Failure in retrieving content from a backup restored collection created on a different machine

Description

I am running locally on my laptop the assignments from the DeepLearning.ai course: Building Multimodal Search and RAG

I am facing issue in the assignment L5 Building Multimodal Search and RAG - DeepLearning.AI.
In this assignment we load the backup collection (containing images and videos) provided in the course:

client.backup.restore(
backup_id=“resources-img-and-vid”,
include_collections=collection_name,
backend=“filesystem”
)

I am able to get the count of images and videos.

The error comes while retrieving similar content based on a text query. (This is a multimodal assignment where we do retrieve images and videos based on text query).

resources = client.collections.get(collection_name)
response = resources.query.near_text(
query=query,
filters=Filter.by_property(“mediaType”).equal(“image”), # return only image objects
return_properties=[“path”],
limit=1
)

Error stack:

python3.11/site-packages/weaviate/collections/grpc/query.py:618) raise WeaviateQueryError(e.details(), "GRPC search") WeaviateQueryError: Query call with protocol GRPC search failed with message explorer: get class: vectorize params: vectorize params: vectorize params: vectorize keywords: remote client vectorize: connection to Google PaLM failed with status: 403 error: Permission 'aiplatform.endpoints.predict' denied on resource '//aiplatform.googleapis.com/projects/semi-random-dev/locations/us-central1/publishers/google/models/multimodalembedding@001' (or it may not exist)..

My understanding for the reason of this failure:

The collection was likely created using the below command as mentioned in L2 assignment: Building Multimodal Search and RAG - DeepLearning.AI

client.collections.create(
    name=collection_name,
    vectorizer_config=Configure.Vectorizer.multi2vec_palm(
        image_fields=["image"],
        video_fields=["video"],
        project_id="semi-random-dev",
        location="us-central1",
        model_id="multimodalembedding@001",
        dimensions=1408
    )
)

The project_id mentioned is semi-random-dev. Whereas the project_id of my project in Google Cloud is different.

Question: Is it possible to change the project_id in the vectorizer_config of the restored collection?

Server Setup Information

  • Weaviate Server Version: weaviate-client==4.5.4
  • Deployment Method: embedded
  • Multi Node?

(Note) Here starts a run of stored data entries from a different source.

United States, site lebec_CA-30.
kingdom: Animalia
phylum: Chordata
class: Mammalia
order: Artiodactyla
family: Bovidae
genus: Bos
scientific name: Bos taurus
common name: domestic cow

Number of Running Nodes:
  • Client Language and Version: Python 3.11
  • Multitenancy?:

Any additional Information

hi @kaushik_acharya !!

Welcome to our community :hugs:

It looks like it is indeed what you mentioned.

You may need to create the collection with the project name you have access to.

Unfortunately, those infos are not mutable (check here for a list of mutability configs of a collection).

What you can do, in order to change immutable configs of a collection is to reindex your data using our migration guide.

Let me know if this helps!

Hi @DudaNogueira
First of all thanks for the reply.

I am facing issue similar to the one mentioned in Embedded Weaviate Port 6060 - Support - Weaviate Community Forum

As mentioned in the above thread, I added the environment variable:
"GO_PROFILING_DISABLE": "true"
in weaviate.connect_to_embedded
which gives the message:
listen tcp :6060: bind: address already in use
and throws the error

WeaviateStartUpError: Embedded DB did not start listening on port 8090 within 30 seconds

I have passed a different port and grpc_port for the target weaviate instance.

hi! There is probably something running also on port 6060, so Weaviate embedded was not able to start.

Also, try using a new client version.

The command lsof -i:6060 shows

COMMAND     PID    USER   FD   TYPE  DEVICE SIZE/OFF NODE NAME
weaviate- 12670 kaushik    8u  IPv6 3175934      0t0  TCP *:6060 (LISTEN)

Yes, this is probably some conflict on embedded running on port 6060 for profiling.

Can you try moving away from embedded? This is only meant to allow a quick run on Weaviate directly from the client.

you can copy over your data from the Embedded Weaviate path to the same path at PERSISTENCE_DATA_PATH at a docker instance for example.

Also, have you tried running on a newer client?

Thanks!

Using weaviate client version 4.9.0 on embedded also throws the same error:

WeaviateStartUpError: Embedded DB did not start listening on port 8090 within 30 seconds

Only difference is the newer client version is not showing the message

listen tcp :6060: bind: address already in use

I didn’t tried docker instance as suggested by you.